I'm trying to convert the data from a large number of PDF files to data frames in R. I've been converting the PDF files to .txt files using read.fwf(), but the issue is that the widths of all .txt files are not the same. Is there a way to determine the widths of the columns, or is there a way to use a function other than read.fwf()?
I have a large number of files to convert and they all have different formats to begin with, so finding the specific column widths for each file is getting very tedious. Is there a more efficient way to convert data from PDF files to data frames in R?
Here's one possible solution using Regular Expressions. You use the readPDF
function from the tm
package to convert the PDF files to text, giving you each row as a text string.
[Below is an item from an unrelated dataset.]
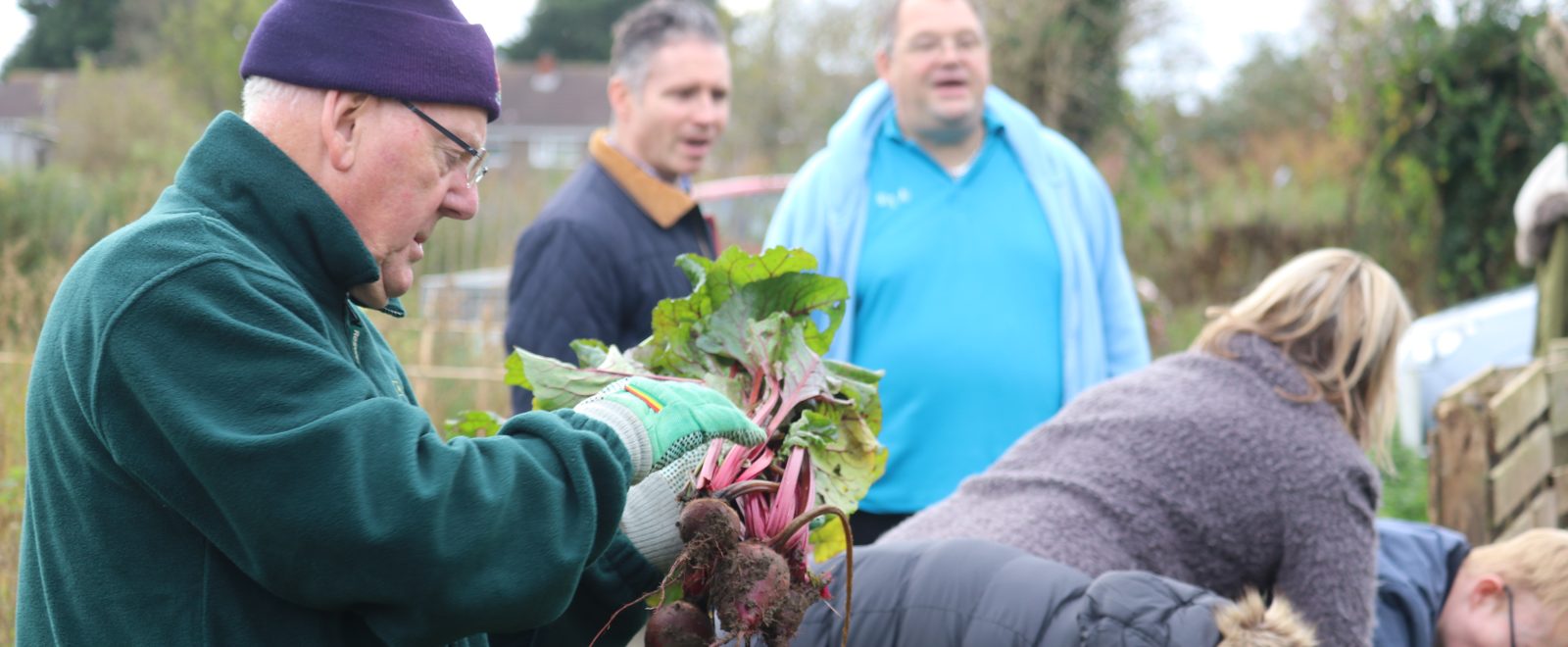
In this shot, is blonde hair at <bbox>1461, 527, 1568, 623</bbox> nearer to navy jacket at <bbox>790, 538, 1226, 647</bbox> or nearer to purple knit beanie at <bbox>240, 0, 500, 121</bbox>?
navy jacket at <bbox>790, 538, 1226, 647</bbox>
Then you use Regular Expressions to partition the data into the appropriate column fields for conversion to a data frame.
I've packaged this into a function so that you can read and parse all the PDF files and combine them into a single data frame in one operation. If your other files have formatting idiosyncrasies not present in the file you posted, then you'll need to do some tweaking to make it work properly.
The code also checks for some simple data format issues and saves "bad" rows in a separate text file for later inspection and processing. Once again, you might need to tweak this if your other files have different formatting variations.
# Use text-mining package to extract text from PDF files
library(tm)
# Function to read a PDF file and turn it into a data frame
PDFtoDF = function(file) {
## Extract PDF text. Each line of PDF becomes one element of the string vector dat.
dat = readPDF(control=list(text="-layout"))(elem=list(uri=file),
language="en", id="id1")
dat = c(as.character(dat))
## Keep only those strings that contain the data we want.
## These are the ones that begin with a number.
dat = dat[grep("^ {0,2}[0-9]{1,3}", dat)]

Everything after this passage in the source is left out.